Daegu police want BBC to retract storyThe Daegu police said yesterday they will demand Britain’s BBC and Daily Mail run corrections to stories which reported that policemen took bribes to hush up sexual misconduct during the trouble-plagued Miss Asia Pacific World competition.
Amy Willerton, 19, who represented the U.K. during the pageant from Oct. 1 to 15, told several British media outlets that contestants were offered better scores in return for having sex with organizers.
She also said the situation was covered up by organizing officials, who she claimed paid off the Daego police officers dispatched to a hotel to respond to complaints of sexual misconduct. Organizers denied allegations of sexual misconduct or bribing the police.

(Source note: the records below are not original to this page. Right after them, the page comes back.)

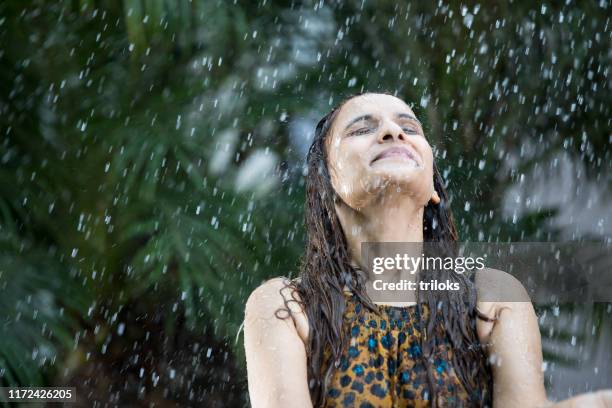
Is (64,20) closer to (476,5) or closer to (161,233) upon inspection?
(161,233)

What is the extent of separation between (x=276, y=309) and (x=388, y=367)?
0.25 m

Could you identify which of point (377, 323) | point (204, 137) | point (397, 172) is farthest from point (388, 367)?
point (204, 137)

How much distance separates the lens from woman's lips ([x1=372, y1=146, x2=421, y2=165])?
174 centimetres

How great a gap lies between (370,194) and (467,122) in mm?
2381

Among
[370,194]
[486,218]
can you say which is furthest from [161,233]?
[370,194]

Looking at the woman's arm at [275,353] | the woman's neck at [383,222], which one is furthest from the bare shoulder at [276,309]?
the woman's neck at [383,222]

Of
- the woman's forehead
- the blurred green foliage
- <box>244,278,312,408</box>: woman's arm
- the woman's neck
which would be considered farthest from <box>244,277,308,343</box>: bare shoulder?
the blurred green foliage

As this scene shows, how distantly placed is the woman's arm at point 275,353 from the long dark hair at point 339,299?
0.03 meters

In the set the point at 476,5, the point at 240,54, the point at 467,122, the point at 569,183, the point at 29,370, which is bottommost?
the point at 29,370

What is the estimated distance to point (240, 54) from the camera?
3.94 m

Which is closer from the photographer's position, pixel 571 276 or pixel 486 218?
pixel 571 276

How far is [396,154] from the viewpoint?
1.74 metres

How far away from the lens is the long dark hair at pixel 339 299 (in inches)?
65.9

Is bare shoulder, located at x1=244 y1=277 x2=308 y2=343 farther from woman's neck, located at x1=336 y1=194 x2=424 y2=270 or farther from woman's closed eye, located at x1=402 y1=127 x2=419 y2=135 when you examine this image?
woman's closed eye, located at x1=402 y1=127 x2=419 y2=135
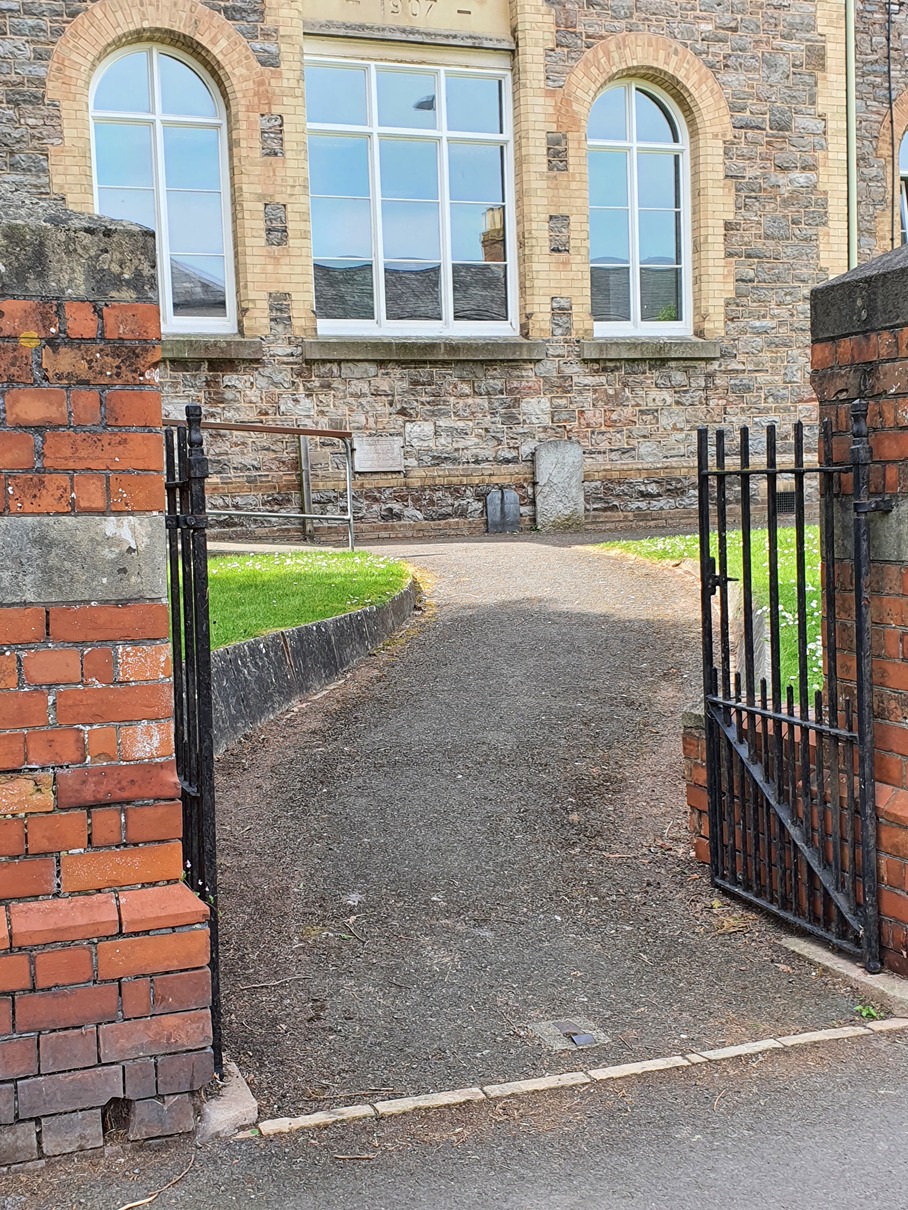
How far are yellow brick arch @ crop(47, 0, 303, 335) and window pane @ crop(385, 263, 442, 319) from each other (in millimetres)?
1803

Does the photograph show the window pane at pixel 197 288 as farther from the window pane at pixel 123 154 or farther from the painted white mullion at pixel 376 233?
the painted white mullion at pixel 376 233

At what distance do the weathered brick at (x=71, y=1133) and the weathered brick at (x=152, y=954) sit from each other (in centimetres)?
35

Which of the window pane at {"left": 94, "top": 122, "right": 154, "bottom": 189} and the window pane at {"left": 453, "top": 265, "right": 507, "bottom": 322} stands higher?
the window pane at {"left": 94, "top": 122, "right": 154, "bottom": 189}

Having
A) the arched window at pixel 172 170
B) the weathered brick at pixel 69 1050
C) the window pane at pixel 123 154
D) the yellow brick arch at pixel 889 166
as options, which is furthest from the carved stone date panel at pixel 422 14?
the weathered brick at pixel 69 1050

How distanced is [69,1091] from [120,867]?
547 mm

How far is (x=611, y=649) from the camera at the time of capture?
29.2 feet

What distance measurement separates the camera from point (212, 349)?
1459cm

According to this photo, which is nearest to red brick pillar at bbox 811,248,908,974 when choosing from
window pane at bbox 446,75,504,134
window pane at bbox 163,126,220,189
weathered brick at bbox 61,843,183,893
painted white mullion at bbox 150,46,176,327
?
weathered brick at bbox 61,843,183,893

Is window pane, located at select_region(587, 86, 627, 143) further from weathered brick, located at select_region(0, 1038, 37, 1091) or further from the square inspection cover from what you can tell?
weathered brick, located at select_region(0, 1038, 37, 1091)

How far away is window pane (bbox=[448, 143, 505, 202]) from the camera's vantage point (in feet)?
53.8

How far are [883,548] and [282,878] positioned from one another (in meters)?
2.61

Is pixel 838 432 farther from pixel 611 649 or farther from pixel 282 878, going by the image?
pixel 611 649

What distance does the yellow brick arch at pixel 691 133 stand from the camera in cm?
1631

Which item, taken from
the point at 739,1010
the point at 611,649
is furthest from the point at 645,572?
the point at 739,1010
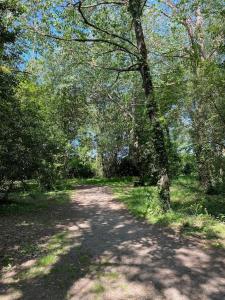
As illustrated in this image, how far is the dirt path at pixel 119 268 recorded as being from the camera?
5.89 meters

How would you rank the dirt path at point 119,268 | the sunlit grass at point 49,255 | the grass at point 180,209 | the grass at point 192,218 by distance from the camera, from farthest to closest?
1. the grass at point 180,209
2. the grass at point 192,218
3. the sunlit grass at point 49,255
4. the dirt path at point 119,268

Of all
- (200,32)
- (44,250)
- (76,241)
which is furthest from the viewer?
(200,32)

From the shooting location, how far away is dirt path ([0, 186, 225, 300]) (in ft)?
19.3

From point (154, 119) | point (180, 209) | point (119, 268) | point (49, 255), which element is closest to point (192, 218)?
point (180, 209)

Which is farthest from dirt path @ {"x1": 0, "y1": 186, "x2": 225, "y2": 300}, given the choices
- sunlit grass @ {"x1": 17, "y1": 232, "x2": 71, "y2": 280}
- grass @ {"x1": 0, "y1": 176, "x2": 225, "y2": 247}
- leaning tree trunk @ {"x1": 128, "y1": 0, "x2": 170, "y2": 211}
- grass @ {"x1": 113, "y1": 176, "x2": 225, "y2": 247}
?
leaning tree trunk @ {"x1": 128, "y1": 0, "x2": 170, "y2": 211}

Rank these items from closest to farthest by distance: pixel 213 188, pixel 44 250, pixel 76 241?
pixel 44 250 → pixel 76 241 → pixel 213 188

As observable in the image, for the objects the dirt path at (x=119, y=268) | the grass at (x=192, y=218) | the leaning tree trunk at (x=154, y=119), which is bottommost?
the dirt path at (x=119, y=268)

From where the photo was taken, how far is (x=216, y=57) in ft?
67.7

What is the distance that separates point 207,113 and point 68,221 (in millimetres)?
6771

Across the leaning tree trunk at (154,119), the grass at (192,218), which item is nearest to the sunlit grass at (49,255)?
the grass at (192,218)

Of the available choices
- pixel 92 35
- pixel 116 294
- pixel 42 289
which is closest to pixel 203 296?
pixel 116 294

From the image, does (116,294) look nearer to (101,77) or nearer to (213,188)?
(213,188)

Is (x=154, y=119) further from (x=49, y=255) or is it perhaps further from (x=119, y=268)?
(x=119, y=268)

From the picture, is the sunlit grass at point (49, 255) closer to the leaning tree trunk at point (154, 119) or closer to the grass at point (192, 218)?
the grass at point (192, 218)
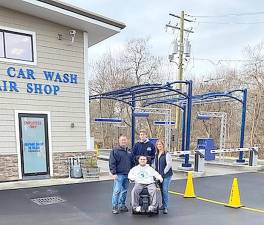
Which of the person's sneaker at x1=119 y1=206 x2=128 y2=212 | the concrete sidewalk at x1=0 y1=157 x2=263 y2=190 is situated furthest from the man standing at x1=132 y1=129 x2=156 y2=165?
the concrete sidewalk at x1=0 y1=157 x2=263 y2=190

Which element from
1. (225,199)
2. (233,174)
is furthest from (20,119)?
(233,174)

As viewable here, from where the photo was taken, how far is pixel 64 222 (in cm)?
570

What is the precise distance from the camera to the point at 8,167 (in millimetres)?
9125

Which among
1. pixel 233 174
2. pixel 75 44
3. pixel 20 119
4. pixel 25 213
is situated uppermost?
pixel 75 44

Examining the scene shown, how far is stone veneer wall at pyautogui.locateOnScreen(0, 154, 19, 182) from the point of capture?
29.7 feet

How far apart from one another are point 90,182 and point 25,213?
136 inches

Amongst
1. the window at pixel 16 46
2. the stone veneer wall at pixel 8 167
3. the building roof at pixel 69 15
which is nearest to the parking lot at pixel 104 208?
the stone veneer wall at pixel 8 167

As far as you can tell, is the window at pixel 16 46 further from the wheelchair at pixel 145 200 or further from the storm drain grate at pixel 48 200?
the wheelchair at pixel 145 200

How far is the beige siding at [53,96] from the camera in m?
9.15

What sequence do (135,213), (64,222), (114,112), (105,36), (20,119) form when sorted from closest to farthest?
(64,222), (135,213), (20,119), (105,36), (114,112)

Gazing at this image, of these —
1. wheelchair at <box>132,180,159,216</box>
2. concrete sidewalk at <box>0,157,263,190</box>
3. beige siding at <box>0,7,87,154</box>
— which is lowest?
concrete sidewalk at <box>0,157,263,190</box>

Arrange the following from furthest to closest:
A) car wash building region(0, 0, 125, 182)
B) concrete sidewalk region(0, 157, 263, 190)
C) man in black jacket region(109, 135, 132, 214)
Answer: car wash building region(0, 0, 125, 182) → concrete sidewalk region(0, 157, 263, 190) → man in black jacket region(109, 135, 132, 214)

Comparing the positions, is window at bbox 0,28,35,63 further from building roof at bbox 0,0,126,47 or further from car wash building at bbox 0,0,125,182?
building roof at bbox 0,0,126,47

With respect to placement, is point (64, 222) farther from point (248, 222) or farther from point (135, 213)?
point (248, 222)
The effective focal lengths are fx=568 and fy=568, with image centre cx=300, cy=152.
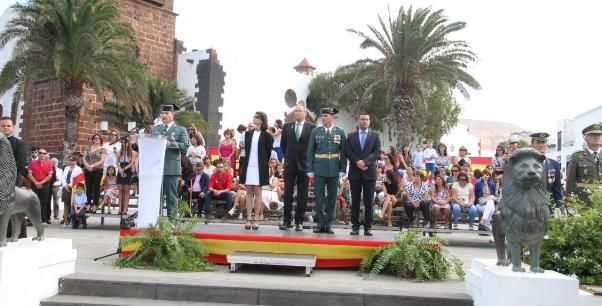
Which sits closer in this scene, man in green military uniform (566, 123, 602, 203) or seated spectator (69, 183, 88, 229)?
man in green military uniform (566, 123, 602, 203)

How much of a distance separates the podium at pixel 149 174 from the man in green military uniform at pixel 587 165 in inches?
204

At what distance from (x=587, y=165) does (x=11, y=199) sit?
6360mm

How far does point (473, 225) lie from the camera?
12.4 meters

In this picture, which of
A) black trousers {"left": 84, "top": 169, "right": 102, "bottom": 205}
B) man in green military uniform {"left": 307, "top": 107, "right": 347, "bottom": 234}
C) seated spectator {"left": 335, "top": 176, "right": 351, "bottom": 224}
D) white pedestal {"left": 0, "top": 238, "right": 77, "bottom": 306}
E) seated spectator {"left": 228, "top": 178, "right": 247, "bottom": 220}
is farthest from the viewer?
black trousers {"left": 84, "top": 169, "right": 102, "bottom": 205}

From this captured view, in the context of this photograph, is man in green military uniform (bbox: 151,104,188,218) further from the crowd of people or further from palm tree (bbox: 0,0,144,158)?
palm tree (bbox: 0,0,144,158)

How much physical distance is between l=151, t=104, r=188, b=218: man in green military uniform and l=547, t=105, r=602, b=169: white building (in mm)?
39027

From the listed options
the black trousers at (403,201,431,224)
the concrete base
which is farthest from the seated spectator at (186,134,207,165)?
the concrete base

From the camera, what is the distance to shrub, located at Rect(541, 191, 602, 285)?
17.8ft

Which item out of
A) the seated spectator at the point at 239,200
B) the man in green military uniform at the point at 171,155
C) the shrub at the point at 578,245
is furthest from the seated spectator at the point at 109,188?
the shrub at the point at 578,245

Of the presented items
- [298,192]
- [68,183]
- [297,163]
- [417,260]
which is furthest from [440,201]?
[68,183]

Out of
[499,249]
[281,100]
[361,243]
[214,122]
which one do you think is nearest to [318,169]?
[361,243]

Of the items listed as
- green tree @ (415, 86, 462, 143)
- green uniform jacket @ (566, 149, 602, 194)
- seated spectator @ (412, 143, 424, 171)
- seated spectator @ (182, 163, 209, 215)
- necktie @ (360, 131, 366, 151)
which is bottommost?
seated spectator @ (182, 163, 209, 215)

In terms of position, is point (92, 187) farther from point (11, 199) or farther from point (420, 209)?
point (11, 199)

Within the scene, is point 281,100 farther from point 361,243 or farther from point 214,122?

Willerton withdrew from the pageant.
“We have analyzed footage from CCTVs installed in the hotel lobby, conducted a reenactment and given a lie detector test to policemen who were dispatched to the scene. We concluded that these policemen did not receive money from the organizers,” said an officer from Daegu Police Station. “Therefore, we decided to request a right of reply.”
Police also said that Willerton told the Daegu police via telephone that she “saw the organizer of the competition take out a wallet in front of the police, but didn’t see money being handed over,” and that “the media may have distorted the facts.”
“As false information was reported all over the world through foreign media outlets,” the Daegu police officer said, “inflicting damage on the reputation of the Korean police, we will make sure corrections are made.”
The Daegu police will send their request for corrections and a right of reply through the British Embassy in Seoul.